▶ What the exercise asks:
Would it be possible to output exactly, and only, the lines below from the one holding "common name: domestic cow" to the last line, both included, with every picture left out?

Stored data entries:
※ ※ ※
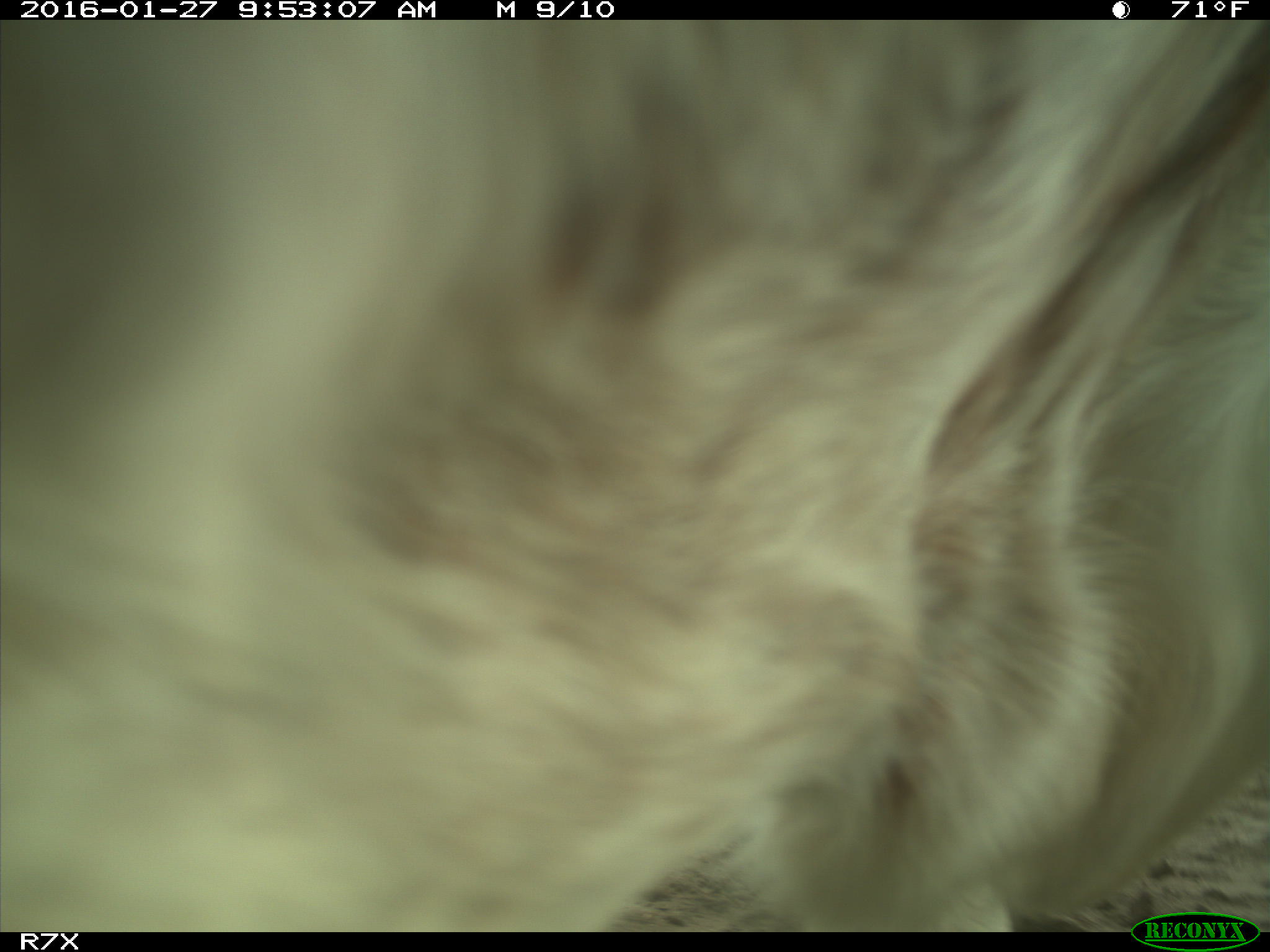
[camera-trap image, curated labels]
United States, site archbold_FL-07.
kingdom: Animalia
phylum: Chordata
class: Mammalia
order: Artiodactyla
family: Bovidae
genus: Bos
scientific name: Bos taurus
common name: domestic cow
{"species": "Bos taurus (domestic cow)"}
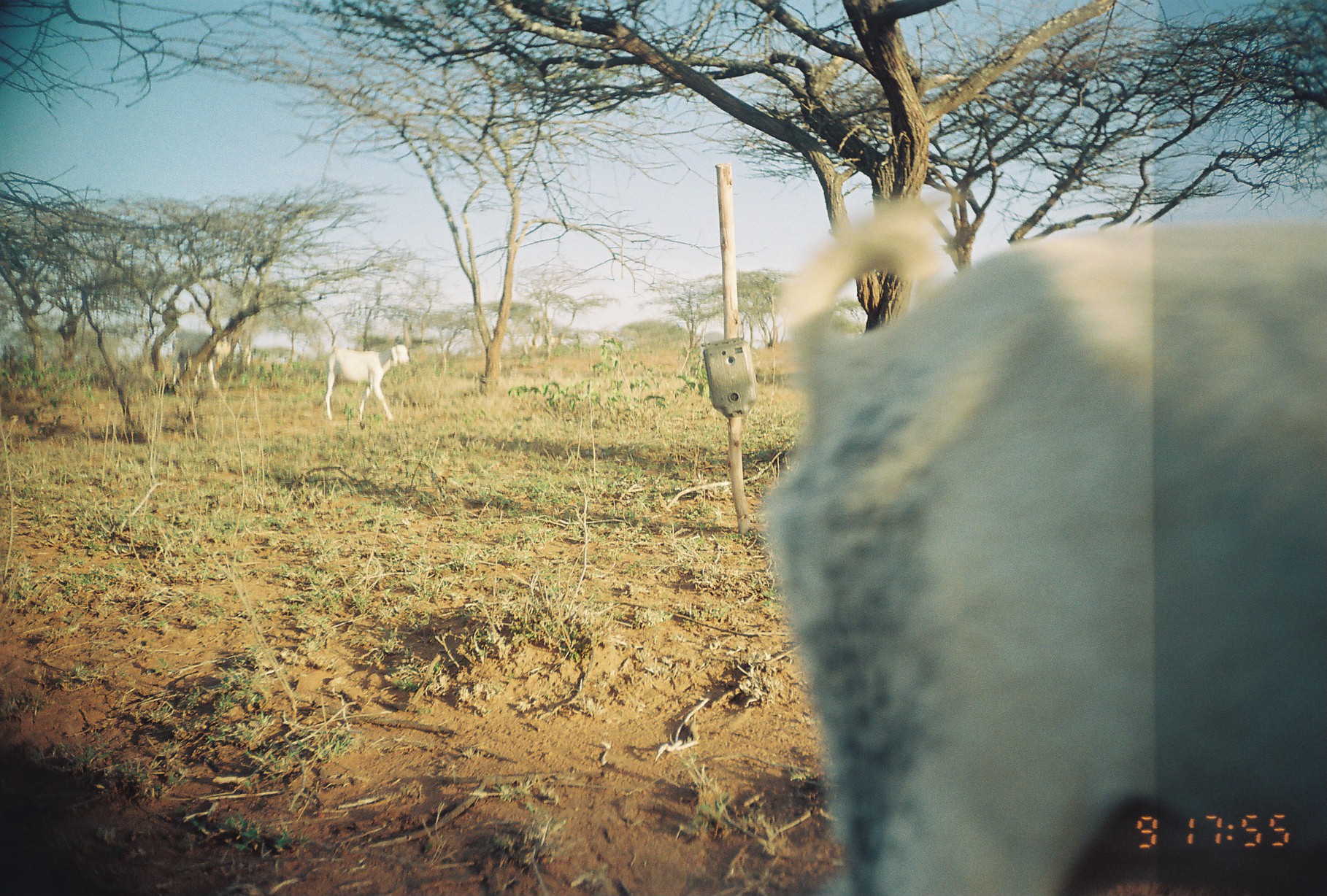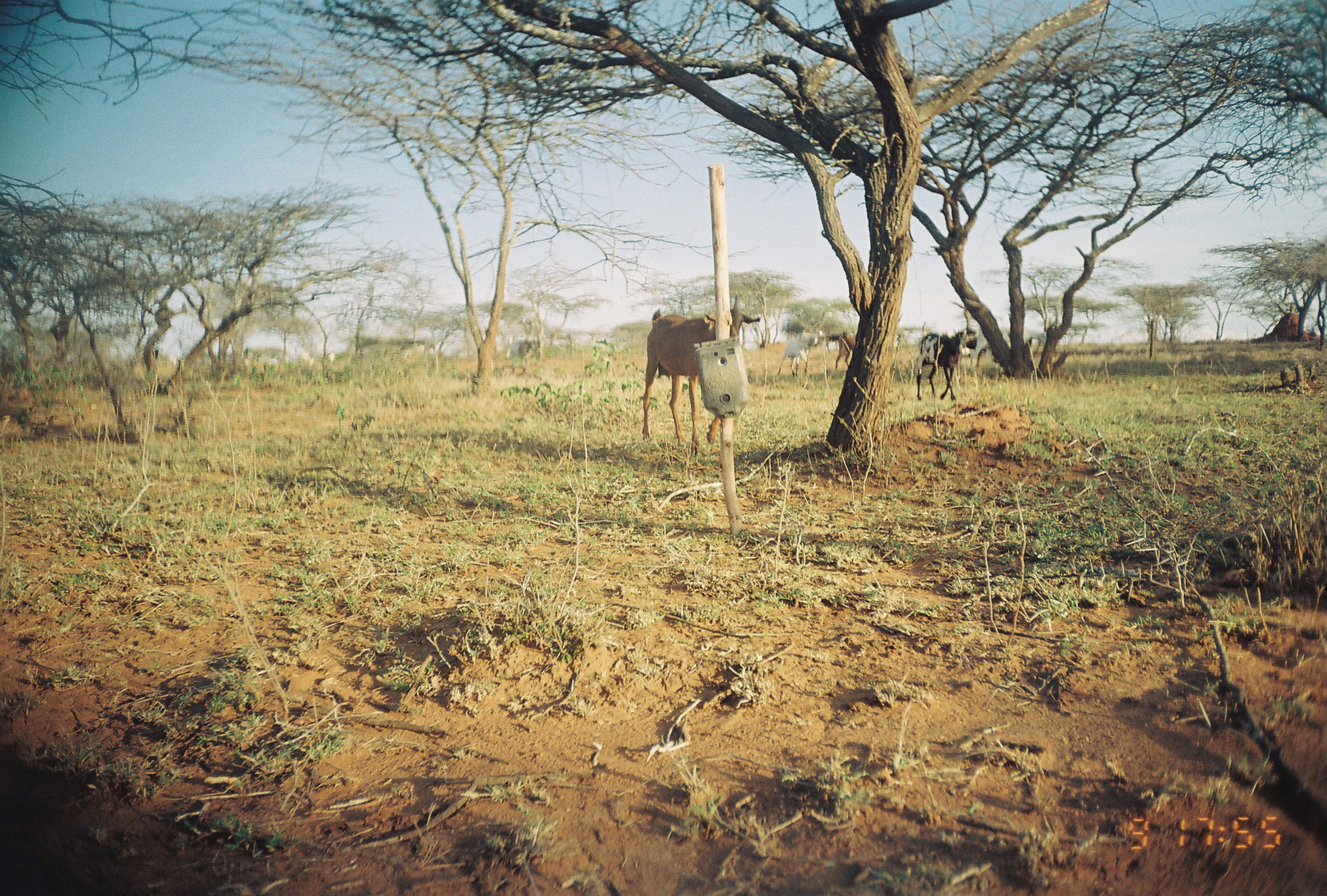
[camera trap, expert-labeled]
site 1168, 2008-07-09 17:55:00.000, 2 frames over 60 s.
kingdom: Animalia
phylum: Chordata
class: Mammalia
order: Artiodactyla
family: Bovidae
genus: Capra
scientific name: Capra aegagrus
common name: wild goat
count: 4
※ ※ ※
▶ Answer section:
common name: domestic cow
{"species": "Bos taurus (domestic cow)"}
[camera trap, expert-labeled]
site 1168, 2008-07-09 17:55:00.000, 2 frames over 60 s.
kingdom: Animalia
phylum: Chordata
class: Mammalia
order: Artiodactyla
family: Bovidae
genus: Capra
scientific name: Capra aegagrus
common name: wild goat
count: 4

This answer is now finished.